The task: Rewrite the items below, changing "reading order" to "scan order" wherever it occurs and leaving every other word as it is.

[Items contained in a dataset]
═══

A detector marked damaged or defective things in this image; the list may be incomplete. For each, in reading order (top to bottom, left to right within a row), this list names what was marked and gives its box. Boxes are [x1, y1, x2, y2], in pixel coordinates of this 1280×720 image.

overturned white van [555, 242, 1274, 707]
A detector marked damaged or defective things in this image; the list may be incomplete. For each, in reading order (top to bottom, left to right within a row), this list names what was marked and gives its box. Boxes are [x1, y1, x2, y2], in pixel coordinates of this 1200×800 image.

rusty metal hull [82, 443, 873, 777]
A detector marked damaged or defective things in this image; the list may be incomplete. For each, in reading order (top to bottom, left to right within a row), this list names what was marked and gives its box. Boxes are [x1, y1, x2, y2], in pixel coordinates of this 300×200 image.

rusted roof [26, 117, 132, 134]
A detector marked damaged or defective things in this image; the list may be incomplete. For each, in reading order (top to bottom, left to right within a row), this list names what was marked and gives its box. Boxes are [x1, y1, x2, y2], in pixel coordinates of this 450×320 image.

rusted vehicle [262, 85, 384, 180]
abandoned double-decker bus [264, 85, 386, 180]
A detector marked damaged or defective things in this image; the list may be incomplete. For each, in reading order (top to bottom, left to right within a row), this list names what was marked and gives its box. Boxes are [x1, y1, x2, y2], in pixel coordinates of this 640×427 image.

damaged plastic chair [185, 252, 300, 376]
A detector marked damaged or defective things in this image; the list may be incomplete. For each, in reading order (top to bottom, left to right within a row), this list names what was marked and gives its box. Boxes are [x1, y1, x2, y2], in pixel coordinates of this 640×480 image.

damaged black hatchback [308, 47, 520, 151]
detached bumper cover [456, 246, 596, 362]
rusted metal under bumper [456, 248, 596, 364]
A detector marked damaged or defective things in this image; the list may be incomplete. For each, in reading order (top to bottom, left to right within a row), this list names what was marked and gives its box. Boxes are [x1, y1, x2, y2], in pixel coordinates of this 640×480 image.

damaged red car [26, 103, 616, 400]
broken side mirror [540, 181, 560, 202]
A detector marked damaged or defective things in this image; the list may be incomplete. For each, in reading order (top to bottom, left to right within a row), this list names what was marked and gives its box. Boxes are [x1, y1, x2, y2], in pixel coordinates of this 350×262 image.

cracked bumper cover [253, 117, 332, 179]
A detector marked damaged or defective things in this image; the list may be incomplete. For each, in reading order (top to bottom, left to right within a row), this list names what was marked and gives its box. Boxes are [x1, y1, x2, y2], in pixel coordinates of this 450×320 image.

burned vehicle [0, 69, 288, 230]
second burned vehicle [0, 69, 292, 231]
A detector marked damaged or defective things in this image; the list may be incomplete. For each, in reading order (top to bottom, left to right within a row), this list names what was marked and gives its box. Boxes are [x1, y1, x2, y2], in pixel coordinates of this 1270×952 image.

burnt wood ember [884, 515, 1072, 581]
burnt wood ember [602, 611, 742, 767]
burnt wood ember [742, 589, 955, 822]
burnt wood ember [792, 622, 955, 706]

═══

Response to the task:
A detector marked damaged or defective things in this image; the list may be incomplete. For each, in scan order (top to bottom, left to right within a row), this list names what was marked and gives its box. Boxes are [x1, y1, x2, y2], in pixel coordinates of this 1280×720 image.

overturned white van [555, 242, 1274, 707]
A detector marked damaged or defective things in this image; the list may be incomplete. For each, in scan order (top to bottom, left to right within a row), this list names what was marked and gives its box. Boxes are [x1, y1, x2, y2], in pixel coordinates of this 1200×800 image.

rusty metal hull [82, 443, 873, 777]
A detector marked damaged or defective things in this image; the list may be incomplete. For each, in scan order (top to bottom, left to right within a row), this list names what was marked and gives its box. Boxes are [x1, y1, x2, y2], in pixel coordinates of this 300×200 image.

rusted roof [26, 117, 132, 134]
A detector marked damaged or defective things in this image; the list may be incomplete. For each, in scan order (top to bottom, left to right within a row), this list names what was marked and gives its box. Boxes are [x1, y1, x2, y2], in pixel coordinates of this 450×320 image.

rusted vehicle [262, 85, 384, 180]
abandoned double-decker bus [264, 85, 386, 180]
A detector marked damaged or defective things in this image; the list may be incomplete. For each, in scan order (top to bottom, left to right within a row), this list names what was marked and gives its box. Boxes are [x1, y1, x2, y2], in pixel coordinates of this 640×427 image.

damaged plastic chair [185, 252, 300, 376]
A detector marked damaged or defective things in this image; the list may be incomplete. For each, in scan order (top to bottom, left to right within a row), this list names what was marked and gives its box. Boxes are [x1, y1, x2, y2], in pixel coordinates of this 640×480 image.

damaged black hatchback [308, 47, 520, 151]
detached bumper cover [456, 246, 596, 362]
rusted metal under bumper [456, 248, 596, 364]
A detector marked damaged or defective things in this image; the list may be incomplete. For each, in scan order (top to bottom, left to right within a row), this list names what was marked and gives its box. Boxes are [x1, y1, x2, y2], in pixel coordinates of this 640×480 image.

damaged red car [26, 103, 616, 400]
broken side mirror [540, 181, 560, 202]
A detector marked damaged or defective things in this image; the list may be incomplete. For each, in scan order (top to bottom, left to right within a row), this list names what was marked and gives its box. Boxes are [x1, y1, x2, y2], in pixel coordinates of this 350×262 image.

cracked bumper cover [253, 117, 332, 179]
A detector marked damaged or defective things in this image; the list may be incomplete. For each, in scan order (top to bottom, left to right within a row), this list names what was marked and gives its box. Boxes are [x1, y1, x2, y2], in pixel coordinates of this 450×320 image.

burned vehicle [0, 69, 288, 230]
second burned vehicle [0, 69, 292, 231]
A detector marked damaged or defective things in this image; the list may be incomplete. For each, in scan order (top to bottom, left to right within a row), this list names what was marked and gives its box. Boxes are [x1, y1, x2, y2], in pixel coordinates of this 1270×952 image.

burnt wood ember [884, 515, 1072, 581]
burnt wood ember [602, 611, 742, 767]
burnt wood ember [742, 589, 955, 822]
burnt wood ember [792, 622, 955, 706]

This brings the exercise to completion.